Here's what can be extracted based on the provided text:
1. A table of acceptance criteria and the reported device performance
This document does not contain acceptance criteria related to device performance (e.g., accuracy, sensitivity, specificity) or reported performance metrics. It's a regulatory submission focused on substantial equivalence based on product description and indications for use.
2. Sample sized used for the test set and the data provenance (e.g., country of origin of the data, retrospective or prospective)
Not applicable. This is a 510(k) submission, which typically relies on comparisons to predicate devices and engineering/bench testing, not clinical performance studies with test sets in the manner of an AI/diagnostic device.
3. Number of experts used to establish the ground truth for the test set and the qualifications of those experts (e.g., radiologist with 10 years of experience)
Not applicable. No ground truth establishment for a test set is described.
4. Adjudication method (e.g., 2+1, 3+1, none) for the test set
Not applicable. No adjudication method for a test set is described.
5. If a multi reader multi case (MRMC) comparative effectiveness study was done, If so, what was the effect size of how much human readers improve with AI vs without AI assistance
Not applicable. This is a spinal implant system, not a diagnostic AI device.
6. If a standalone (i.e. algorithm only without human-in-the-loop performance) was done
Not applicable. This is a medical device (spinal implant), not a standalone algorithm.
7. The type of ground truth used (expert consensus, pathology, outcomes data, etc)
Not applicable. The concept of "ground truth" in the context of diagnostic or AI performance evaluation is not relevant to this 510(k) submission. The "truth" in this context refers to the safety and effectiveness of the device as established through comparison to legally marketed predicate devices and adherence to regulatory standards for medical implants.
8. The sample size for the training set
Not applicable. This is not an AI/machine learning device; therefore, there is no training set mentioned.
9. How the ground truth for the training set was established
Not applicable. As there is no training set, there's no ground truth for it.
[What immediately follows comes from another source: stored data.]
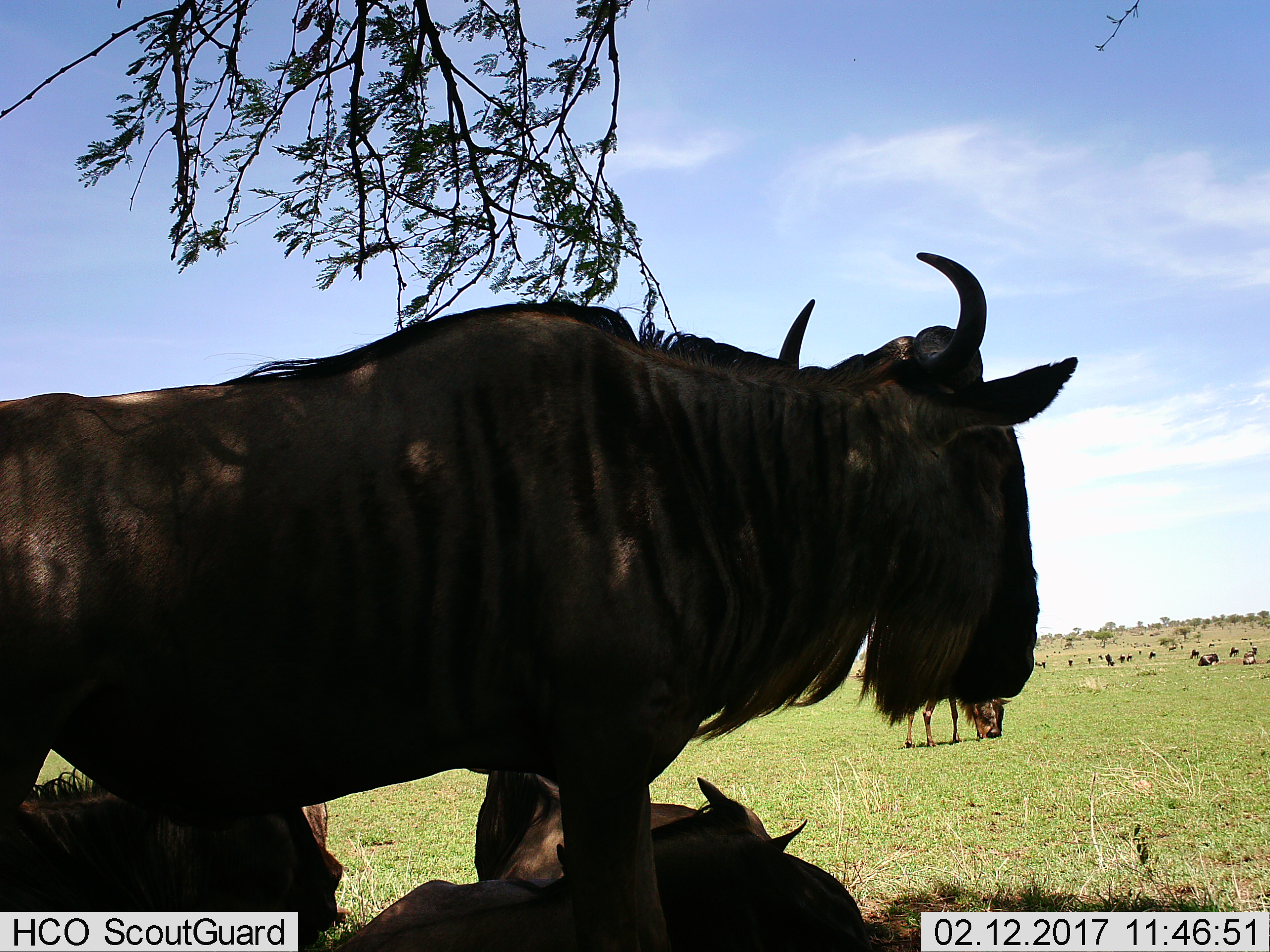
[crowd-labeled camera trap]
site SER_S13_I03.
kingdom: Animalia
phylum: Chordata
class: Mammalia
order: Artiodactyla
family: Bovidae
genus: Connochaetes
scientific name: Connochaetes taurinus taurinus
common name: blue wildebeest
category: wildebeestblue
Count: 11-50.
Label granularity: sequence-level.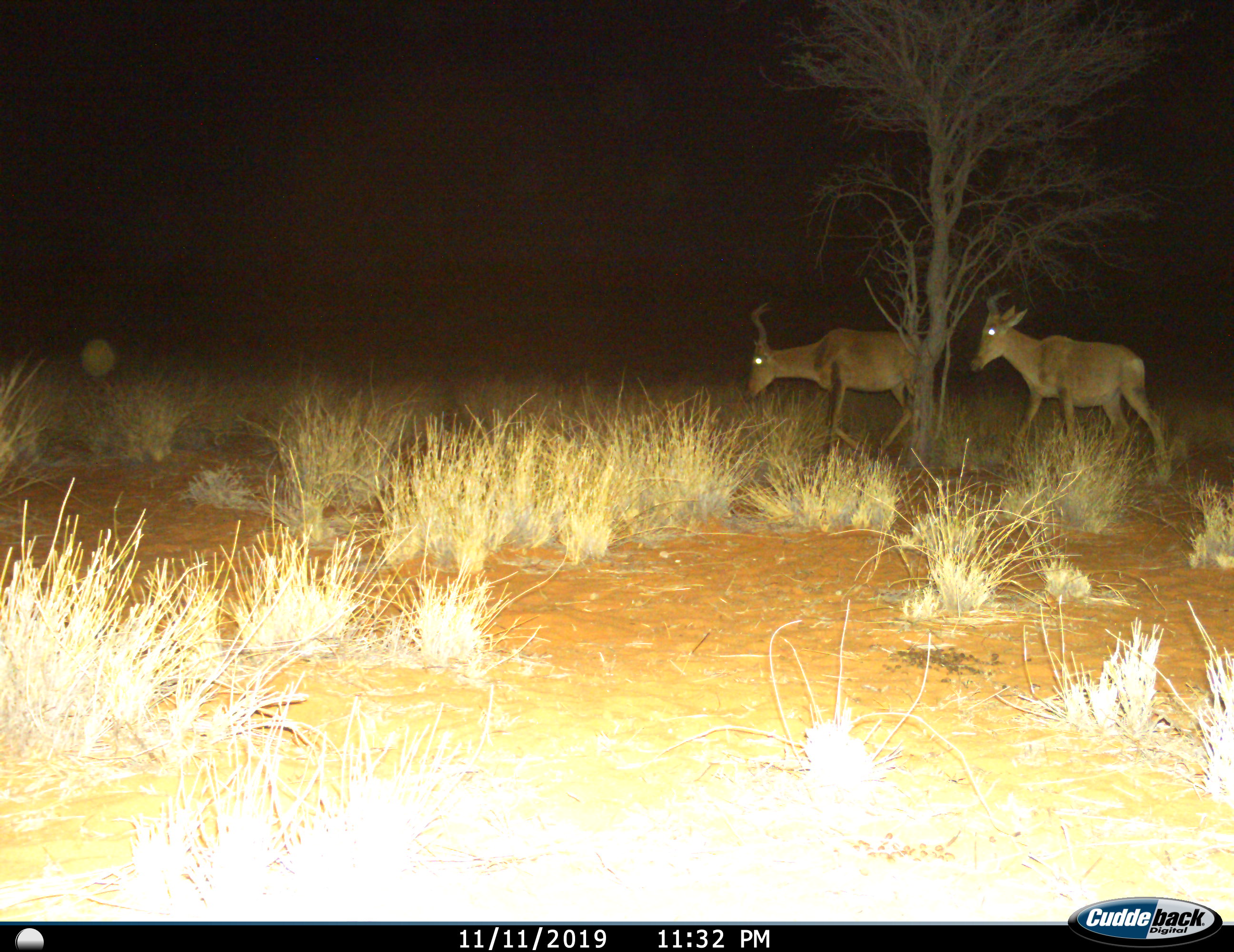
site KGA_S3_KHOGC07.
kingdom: Animalia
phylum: Chordata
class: Mammalia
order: Artiodactyla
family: Bovidae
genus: Alcelaphus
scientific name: Alcelaphus buselaphus caama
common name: red hartebeest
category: hartebeestred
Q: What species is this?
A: Hartebeestred (red hartebeest) (Alcelaphus buselaphus caama).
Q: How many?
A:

Summary of what the document does provide:
- Device Name: BASIS™ Spinal System
- Manufacturer: Medtronic Sofamor Danek, Inc. USA
- Regulatory Status: 510(k) premarket notification (K050484), determined substantially equivalent (May 4, 2005)
- Predicate Devices: CD HORIZON® Spinal System screws, hooks and Rods (K042025, K020709 and K981676)
- Indications for Use (Key "Acceptance Criteria" in the context of 510(k) for equivalence): These are the conditions for which the device is intended to be used, and they must be substantially equivalent to the predicate device.
- BASIS™ Screws and Hooks (posterior, non-cervical fixation): spinal stenosis; spondylolisthesis; curvatures (scoliosis, kyphosis, lordosis); trauma (fracture or dislocation); pseudarthrosis; tumor; and/or failed previous fusion.
- BASIS™ Components (except hooks, as anterolateral thoracic/lumbar, or anterior cervical system): spinal stenosis, spondylolisthesis, spinal deformities (scoliosis, kyphosis, lordosis), fracture, pseudarthrosis, tumor resection, and/or failed previous fusion.
- Materials: Medical grade titanium and titanium alloy.
The "study that proves the device meets the acceptance criteria" in the context of a 510(k) is the demonstration of substantial equivalence to predicate devices, not a separate clinical performance study with specific metrics like sensitivity or specificity. The entire submission acts as the "proof" that it meets the regulatory "acceptance criteria" for market clearance.